1986 when I joined ...old enough to fight, old enough to drink. 17 and bar crawling...
1987... 19 to drink if military, I got assigned to Korea...old enough to see over the bar, old enough to drink...18/19 bar crawling in a foreign country including a 4 day pass + 48 hour pass when I reupped...6 day thunder run from Itaewon to Bong Il Chon
1989...21 to drink if military... Went back to Campbell and hung out at a bar where they knew me from before... showed them my ID on my 21st birthday and we all laughed about it
21 1/2 - charged with DUI (didn't stick, dismissed from court)

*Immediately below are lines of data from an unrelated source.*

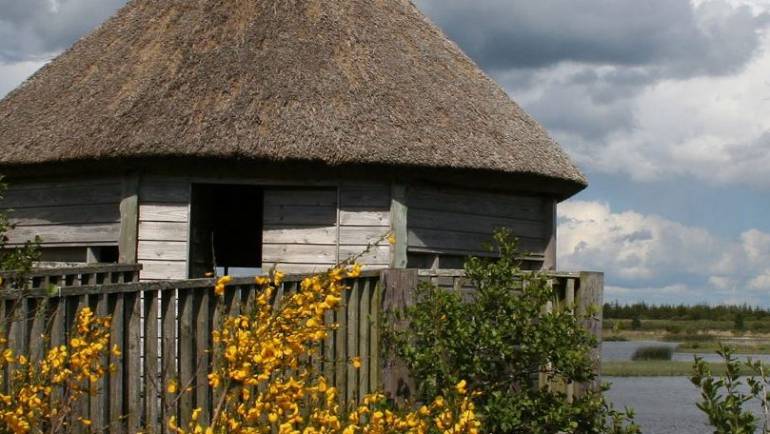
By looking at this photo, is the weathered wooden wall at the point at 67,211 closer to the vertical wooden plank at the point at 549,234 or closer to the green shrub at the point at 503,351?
the green shrub at the point at 503,351

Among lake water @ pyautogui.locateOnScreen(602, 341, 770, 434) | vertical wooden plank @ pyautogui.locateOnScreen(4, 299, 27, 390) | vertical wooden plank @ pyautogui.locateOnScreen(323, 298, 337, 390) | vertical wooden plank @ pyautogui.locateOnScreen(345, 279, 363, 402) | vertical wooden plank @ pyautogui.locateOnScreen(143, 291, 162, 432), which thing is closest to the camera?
vertical wooden plank @ pyautogui.locateOnScreen(4, 299, 27, 390)

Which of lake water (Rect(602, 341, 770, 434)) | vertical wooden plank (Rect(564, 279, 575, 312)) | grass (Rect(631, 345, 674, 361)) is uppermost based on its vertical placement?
vertical wooden plank (Rect(564, 279, 575, 312))

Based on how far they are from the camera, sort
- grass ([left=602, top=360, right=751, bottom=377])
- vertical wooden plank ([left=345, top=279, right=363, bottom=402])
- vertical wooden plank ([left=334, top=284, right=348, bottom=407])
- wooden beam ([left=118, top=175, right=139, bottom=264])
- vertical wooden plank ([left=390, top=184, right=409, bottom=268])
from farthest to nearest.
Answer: grass ([left=602, top=360, right=751, bottom=377])
wooden beam ([left=118, top=175, right=139, bottom=264])
vertical wooden plank ([left=390, top=184, right=409, bottom=268])
vertical wooden plank ([left=345, top=279, right=363, bottom=402])
vertical wooden plank ([left=334, top=284, right=348, bottom=407])

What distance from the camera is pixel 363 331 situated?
23.5 feet

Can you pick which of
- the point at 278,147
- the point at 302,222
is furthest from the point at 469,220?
the point at 278,147

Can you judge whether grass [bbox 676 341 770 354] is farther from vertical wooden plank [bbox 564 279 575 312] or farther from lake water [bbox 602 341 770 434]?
vertical wooden plank [bbox 564 279 575 312]

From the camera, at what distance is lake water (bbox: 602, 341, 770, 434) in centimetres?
2302

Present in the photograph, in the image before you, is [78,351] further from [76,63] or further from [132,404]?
[76,63]

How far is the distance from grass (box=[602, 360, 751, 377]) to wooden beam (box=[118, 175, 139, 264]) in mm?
25975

My point is that there isn't enough behavioral difference between 17/18 and 21 to make it matter what the drinking age is. Soldiers will always drink, they will always get in fights and they will always do stupid shit. It's about individual responsibility and maturity, not age. The biggest difference is that if you lower the drinking age, the younger soldiers will lose some of the mystique around it because it's no longer doing something that is forbidden. They won't have to hide what they are doing any longer.
<Begin rant>
This is all more PC bullshit. The warrior class is a different breed. Work hard, play hard has always been the motto for those that voluntarily put themselves in harm's way. The closer to the enemy the harder the play. Work hard, don't play is a recipe for disaster. If you have the major stressor of military service, which is only worsened by deployment and combat deployment, you have to have some release. It's different for everyone. If you make all of the forms of release verboten, then you end up with strung out, stressed killers with no productive way to burn it off. For me relieving stress was getting out of the barracks, hanging out in a bar with friends, having a few (or more than a few drinks) and getting stupid while trying to get lucky with some of the local ladies. The next day I'd feel like hell, but I was good for a long time after. There's just not a good way for the military to replace that form of release. I'd have probably lost it along the way if I hadn't been able to burn stress that way. I always knew no matter what kind of crap was going on or how bad the suck was that there was a good time with friends waiting at the end of it. So yes, I say lower the drinking age. A lot of really good troops that are exactly the kind of people we need are getting drummed out of the service or having their careers ruined for alcohol related incidents, and non-alcohol related incidents that come from being bored, that shouldn't even be an issue. It used to be that no one made E6 without at least one Article 15 resulting in loss of a stripe. Now an Article 15 ends a career and more than a few of them are directly related to the drinking age.
Yes, the services need the soldiers that play by the rules but they also need the steely eyed killer that parties hard when not engaging the enemy.